An old besotted fool makes racist remarks while his very, very young girlfriend tapes him and the world comes unhinged. Every news outlet covers the story, players threaten to strike, he is stripped of ownership and banned for life. People are OUTRAGED at his behavior.
An extremist kidnaps 300 young girls, forces the Christians among them to convert to Islam and demands payment or they will be sold to the highest bidder – and the most anyone can muster is a Twitter campaign. No one has threatened to strike, no one has been stripped of any power and the only people who seem to be truly OUTRAGED are the parents of these girls.
A celebrity is constantly in trouble with the law, eggs neighbors’ houses, gets arrested constantly and people are OUTRAGED at his behavior and want him deported back to Canada.
A young pregnant Sudanese mother is sentenced to death for refusing to give up her Christianity. She has already been flogged for having intercourse with her husband because Sudan does not recognize her marriage to a Christian man because according to their law she is “really” Muslim because her father, who abandoned her at birth was Muslim – and therefore she has broken the law. This only warranted a small article on the newspaper and no one is particularly OUTRAGED by this incident – except maybe the young woman’s husband and small child.
A celebrity’s sister gets into a drunken brawl in an elevator and everyone is so OUTRAGED by her bad behavior that they keep showing the video over and over and over on television.
Women are dying, being tortured and imprisoned all over the world for standing up for their rights to think for themselves, pursue their dreams and just live the life they deserve and the lack of OUTRAGE is deafening. There are no protests about the flogging of women for driving or not wearing the right clothing in public. There are no sanctions against countries where women who have been raped must be hidden away so their families won’t kill them to preserve their “honor”. There are no repercussions for governments who strip women of all of their rights and treat them as a man’s property.
Where is the National Organization for Women which is supposed to stand up for women? Are they so focused on making sure that American women have the right to choose and equal pay that they have lost sight of the fact that if women are mistreated ANYWHERE in the world it is not good for ANY WOMEN ANY WHERE?

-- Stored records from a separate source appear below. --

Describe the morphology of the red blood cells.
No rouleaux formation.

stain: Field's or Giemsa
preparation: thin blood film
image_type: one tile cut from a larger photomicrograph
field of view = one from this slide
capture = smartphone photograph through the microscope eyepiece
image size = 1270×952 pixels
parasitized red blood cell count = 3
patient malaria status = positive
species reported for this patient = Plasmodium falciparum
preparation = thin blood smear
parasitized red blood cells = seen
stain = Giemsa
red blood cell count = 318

When will the people in power in ALL countries – not just the United States – get OUTRAGED enough to take a stand – or have our leaders become the same kind of coward I am — afraid of what other countries will think – afraid that other countries will not follow.
We dishonor these brave women by our own lack of courage and lack of OUTRAGE at their treatment. I may be naive about how to stop the treatment of these women – but I can no longer be silent. I will let my OUTRAGE be known by anyone who will listen and if nothing else, I will know that I have honored their sacrifices and acknowledged their heroism.
I no longer wish to be part of the problem by being silent.